Sudden arrhythmic death is a major cause of mortality in patients with heart failure, and repolarization abnormalities are an important predictor (Galinier ). The observations of Yang et al. agree with the lack of repolarization changes in healthy individuals subjected to light exercise (Rajappan ). Correspondingly, ventricular arrhythmias are not related to LV hypertrophy in athletes (Biffi ).

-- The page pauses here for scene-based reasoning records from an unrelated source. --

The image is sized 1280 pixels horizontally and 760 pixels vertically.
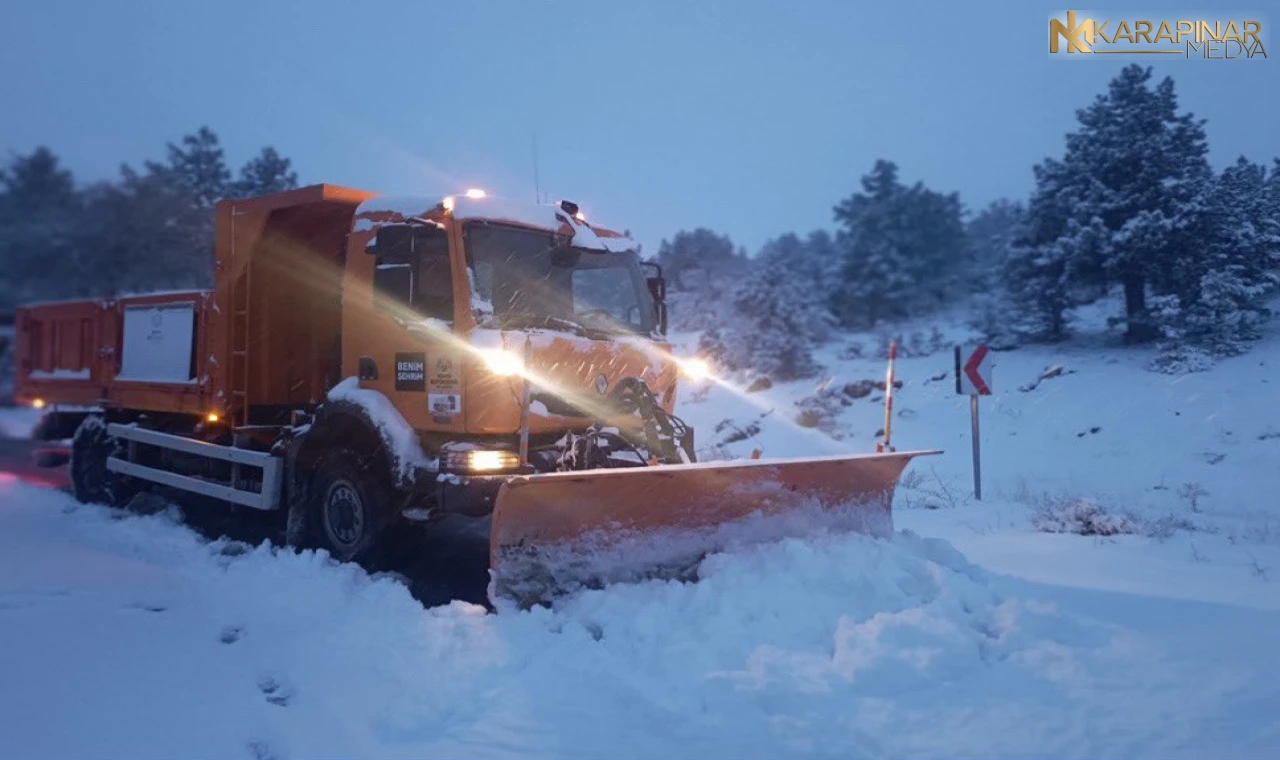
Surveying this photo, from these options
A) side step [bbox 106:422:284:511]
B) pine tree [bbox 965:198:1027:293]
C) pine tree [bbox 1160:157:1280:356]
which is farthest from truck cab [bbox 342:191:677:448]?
pine tree [bbox 965:198:1027:293]

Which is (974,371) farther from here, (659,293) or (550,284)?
(550,284)

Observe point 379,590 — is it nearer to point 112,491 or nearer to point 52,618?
point 52,618

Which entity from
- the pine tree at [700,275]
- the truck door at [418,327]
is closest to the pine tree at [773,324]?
the pine tree at [700,275]

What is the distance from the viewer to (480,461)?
18.5ft

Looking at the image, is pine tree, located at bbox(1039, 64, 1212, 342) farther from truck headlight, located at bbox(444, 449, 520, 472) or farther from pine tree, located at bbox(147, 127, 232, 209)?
pine tree, located at bbox(147, 127, 232, 209)

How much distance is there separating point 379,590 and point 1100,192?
16.2 metres

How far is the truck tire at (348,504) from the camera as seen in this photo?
6.39m

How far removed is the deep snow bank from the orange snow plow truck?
0.47m

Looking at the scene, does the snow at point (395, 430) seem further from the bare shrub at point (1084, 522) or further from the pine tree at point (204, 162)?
the pine tree at point (204, 162)

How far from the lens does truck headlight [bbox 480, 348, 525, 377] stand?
19.3ft

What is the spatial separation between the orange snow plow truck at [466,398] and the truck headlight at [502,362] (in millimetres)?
10

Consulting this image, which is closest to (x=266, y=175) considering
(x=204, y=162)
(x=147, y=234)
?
(x=204, y=162)

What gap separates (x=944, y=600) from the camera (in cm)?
481

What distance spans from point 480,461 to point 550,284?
1.71 metres
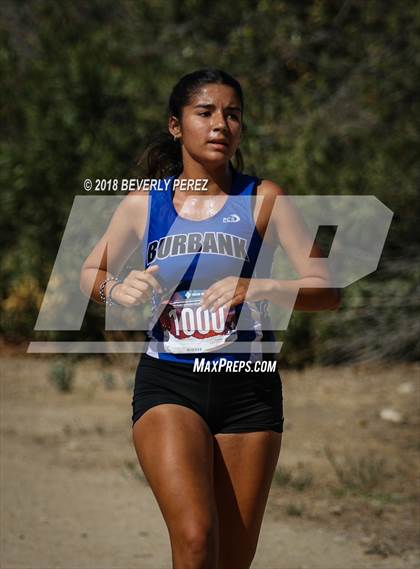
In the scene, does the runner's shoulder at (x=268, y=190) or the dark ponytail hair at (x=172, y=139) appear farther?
the dark ponytail hair at (x=172, y=139)

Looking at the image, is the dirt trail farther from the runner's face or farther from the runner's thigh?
the runner's face

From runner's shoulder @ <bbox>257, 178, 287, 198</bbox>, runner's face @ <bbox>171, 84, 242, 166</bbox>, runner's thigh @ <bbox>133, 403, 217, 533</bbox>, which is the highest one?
runner's face @ <bbox>171, 84, 242, 166</bbox>

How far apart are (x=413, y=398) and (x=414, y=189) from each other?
169cm

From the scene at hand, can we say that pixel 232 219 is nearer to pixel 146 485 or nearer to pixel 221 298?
pixel 221 298

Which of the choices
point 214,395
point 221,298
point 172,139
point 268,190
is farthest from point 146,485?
point 221,298

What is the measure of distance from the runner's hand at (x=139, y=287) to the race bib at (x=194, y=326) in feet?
0.46

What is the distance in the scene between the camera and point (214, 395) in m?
3.56

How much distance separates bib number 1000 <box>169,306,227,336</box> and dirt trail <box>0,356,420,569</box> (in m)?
2.18

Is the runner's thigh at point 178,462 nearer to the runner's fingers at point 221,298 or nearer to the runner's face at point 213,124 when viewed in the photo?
the runner's fingers at point 221,298

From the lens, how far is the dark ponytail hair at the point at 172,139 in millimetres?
3840

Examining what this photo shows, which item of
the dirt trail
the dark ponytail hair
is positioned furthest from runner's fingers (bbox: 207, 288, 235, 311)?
the dirt trail

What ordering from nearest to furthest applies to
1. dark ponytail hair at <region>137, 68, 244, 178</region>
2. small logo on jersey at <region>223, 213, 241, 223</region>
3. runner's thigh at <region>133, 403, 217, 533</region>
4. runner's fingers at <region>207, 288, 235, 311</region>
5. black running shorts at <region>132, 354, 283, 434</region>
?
runner's thigh at <region>133, 403, 217, 533</region>
runner's fingers at <region>207, 288, 235, 311</region>
black running shorts at <region>132, 354, 283, 434</region>
small logo on jersey at <region>223, 213, 241, 223</region>
dark ponytail hair at <region>137, 68, 244, 178</region>

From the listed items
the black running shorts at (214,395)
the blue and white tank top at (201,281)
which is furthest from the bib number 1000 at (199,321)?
the black running shorts at (214,395)

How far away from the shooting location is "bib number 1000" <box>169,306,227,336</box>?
3.60 meters
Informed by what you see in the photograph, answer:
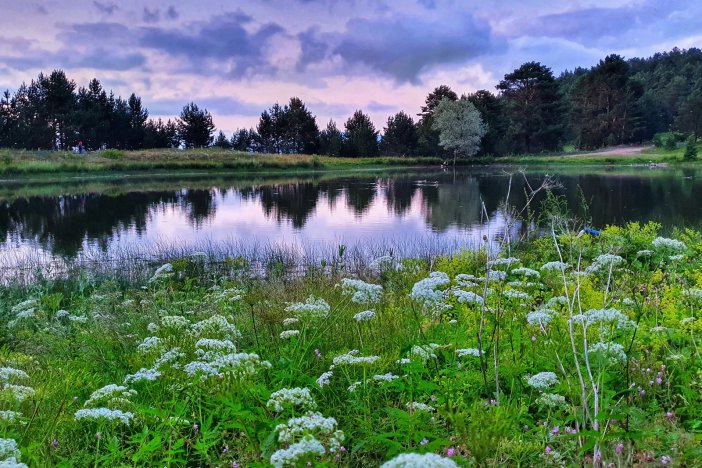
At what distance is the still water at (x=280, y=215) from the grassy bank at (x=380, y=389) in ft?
23.3

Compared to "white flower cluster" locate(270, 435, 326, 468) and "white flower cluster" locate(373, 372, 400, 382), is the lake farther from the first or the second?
"white flower cluster" locate(270, 435, 326, 468)

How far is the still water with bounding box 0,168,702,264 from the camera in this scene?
18234 millimetres

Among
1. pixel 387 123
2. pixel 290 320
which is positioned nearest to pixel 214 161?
pixel 387 123

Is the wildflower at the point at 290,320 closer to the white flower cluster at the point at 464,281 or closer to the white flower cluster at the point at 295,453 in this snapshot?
the white flower cluster at the point at 464,281

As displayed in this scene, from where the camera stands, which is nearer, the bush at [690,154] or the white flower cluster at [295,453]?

The benign properties of physiological ion channel remodelling raise the attractive possibility of counteracting pathological electrophysiological adaptation and decreasing arrhythmia risk in heart disease patients by means of exercise training. Lachance demonstrated a lower sudden-death rate in rats with heart failure and LV hypertrophy who were submitted to treadmill training. In rats with previous MI, normalization of APD abnormalities by exercise training has been reported (Zhang ), although this is not a uniform finding (Bito ). Exercise training can favourably alter signalling pathways involved in adverse cardiac remodelling (Guasch ), and repolarization abnormalities in heart failure patients are improved by aerobic exercise training (Ali ).

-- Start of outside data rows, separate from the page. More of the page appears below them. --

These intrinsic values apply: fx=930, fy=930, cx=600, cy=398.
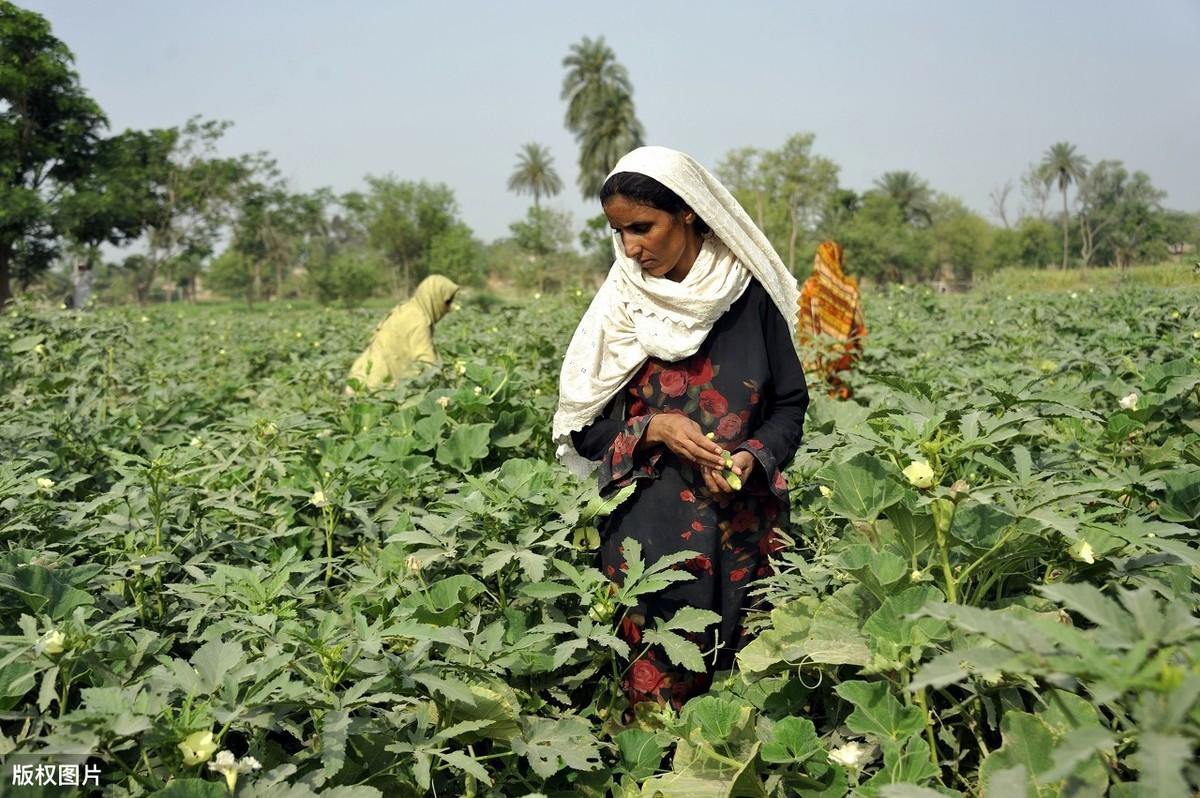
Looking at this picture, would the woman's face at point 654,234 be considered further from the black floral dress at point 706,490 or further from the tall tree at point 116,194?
the tall tree at point 116,194

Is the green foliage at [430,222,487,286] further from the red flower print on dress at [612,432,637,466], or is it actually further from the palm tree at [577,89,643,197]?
the red flower print on dress at [612,432,637,466]

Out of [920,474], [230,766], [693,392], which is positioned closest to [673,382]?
[693,392]

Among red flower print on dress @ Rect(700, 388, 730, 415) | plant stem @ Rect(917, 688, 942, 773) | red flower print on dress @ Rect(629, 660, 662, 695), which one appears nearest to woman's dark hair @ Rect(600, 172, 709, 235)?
red flower print on dress @ Rect(700, 388, 730, 415)

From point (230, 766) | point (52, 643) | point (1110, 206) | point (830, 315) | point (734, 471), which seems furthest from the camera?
point (1110, 206)

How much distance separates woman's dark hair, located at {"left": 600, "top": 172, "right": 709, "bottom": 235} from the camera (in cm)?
195

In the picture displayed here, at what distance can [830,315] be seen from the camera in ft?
17.8

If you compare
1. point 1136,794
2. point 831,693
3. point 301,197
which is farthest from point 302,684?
point 301,197

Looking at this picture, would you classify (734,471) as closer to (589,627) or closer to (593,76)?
(589,627)

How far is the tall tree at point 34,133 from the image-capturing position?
82.2ft

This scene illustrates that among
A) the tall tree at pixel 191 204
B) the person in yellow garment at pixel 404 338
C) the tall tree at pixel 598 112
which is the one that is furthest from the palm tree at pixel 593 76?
the person in yellow garment at pixel 404 338

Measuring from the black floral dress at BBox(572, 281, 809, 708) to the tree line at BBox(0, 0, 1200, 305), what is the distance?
6.51 meters

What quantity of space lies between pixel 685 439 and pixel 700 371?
22cm

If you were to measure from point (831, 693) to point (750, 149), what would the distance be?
49.3 m

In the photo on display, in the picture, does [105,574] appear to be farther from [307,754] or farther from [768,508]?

Knowledge of the pathways involved in physiological versus pathological remodelling may help in designing innovative therapeutic paradigms. Activation of the PI3Kα system, demonstrated by Yang et al. to be central to the balanced electrical remodelling seen with physiological hypertrophy, could be an interesting strategy for preventing the pathological electrical remodelling that leads to sudden death in heart disease patients. Possible approaches could run from the simplest physiological methods (e.g. exercise training) to small-molecule activators or even gene-therapy techniques. Further comparisons between signalling pathways in pathological versus physiological remodelling may provide indications of additional promising molecular targets for sudden-death prevention.

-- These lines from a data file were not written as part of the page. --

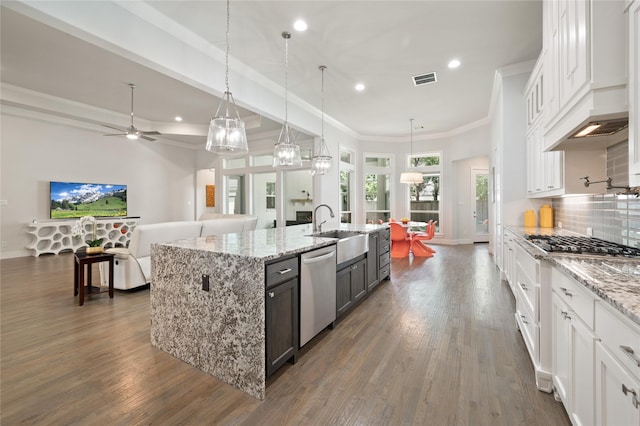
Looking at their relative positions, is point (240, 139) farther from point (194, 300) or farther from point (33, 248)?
point (33, 248)

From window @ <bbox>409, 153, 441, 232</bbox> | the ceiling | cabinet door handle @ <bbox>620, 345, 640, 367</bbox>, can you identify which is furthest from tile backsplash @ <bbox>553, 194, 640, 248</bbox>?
window @ <bbox>409, 153, 441, 232</bbox>

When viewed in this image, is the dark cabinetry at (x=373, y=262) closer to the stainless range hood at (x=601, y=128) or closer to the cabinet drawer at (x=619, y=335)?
the stainless range hood at (x=601, y=128)

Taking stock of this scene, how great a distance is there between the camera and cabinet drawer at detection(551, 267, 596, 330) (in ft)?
3.90

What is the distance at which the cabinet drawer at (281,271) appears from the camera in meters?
1.84

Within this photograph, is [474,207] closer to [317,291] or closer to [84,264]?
[317,291]

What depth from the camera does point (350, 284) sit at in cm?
312

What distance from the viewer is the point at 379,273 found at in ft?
13.4

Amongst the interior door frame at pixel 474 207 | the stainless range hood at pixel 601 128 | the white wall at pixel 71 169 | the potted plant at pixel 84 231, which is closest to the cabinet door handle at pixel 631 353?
the stainless range hood at pixel 601 128

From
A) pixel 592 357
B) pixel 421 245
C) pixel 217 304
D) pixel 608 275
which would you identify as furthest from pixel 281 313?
pixel 421 245

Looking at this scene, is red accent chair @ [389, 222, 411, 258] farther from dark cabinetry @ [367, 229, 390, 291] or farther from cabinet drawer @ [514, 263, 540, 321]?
cabinet drawer @ [514, 263, 540, 321]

Yang et al. carefully studied remodelling of ionic currents and APs by exercise training. However, arrhythmogenesis is determined not only by cardiomyocyte cellular electrophysiology, but also by additional factors such as cardiac structure (Burstein & Nattel, 2008; Saffitz ) and autonomic tone (Chen ). These factors may also be influenced by exercise training, and in some circumstances may not have totally benign consequences. Right-ventricular structural remodelling may contribute to an increased incidence of ventricular arrhythmias in trained endurance athletes (Benito ). While protecting from ventricular arrhythmias in ischaemic myocardium (Tsutsumi ), exercise-induced autonomic-tone changes may contribute to the well-recognized occurrence of atrial fibrillation in otherwise-healthy endurance athletes (Benito ).

Finally, it may not be accurate to assume that all forms of ‘physiological remodelling’ are necessarily equivalent. The type and intensity of exercise training may be of critical importance for ion-channel remodelling. Swimming and treadmill training induce differential responses in rats, with swimming causing a greater resting bradycardia and increased cardiac-tissue adrenaline and noradrenaline concentrations compared to running (Geenen ). Unlike the paradigm studied by Yang et al., high-intensity exercise training can produce QT-interval prolongation reflecting ventricular repolarization delays (Sharma ).

In conclusion, the elegant study by Yang et al. provides important and clinically relevant information about the electrophysiological changes and cell-signalling events induced by physiological remodelling. At the same time their work raises thought-provoking questions that will need to be addressed in future research.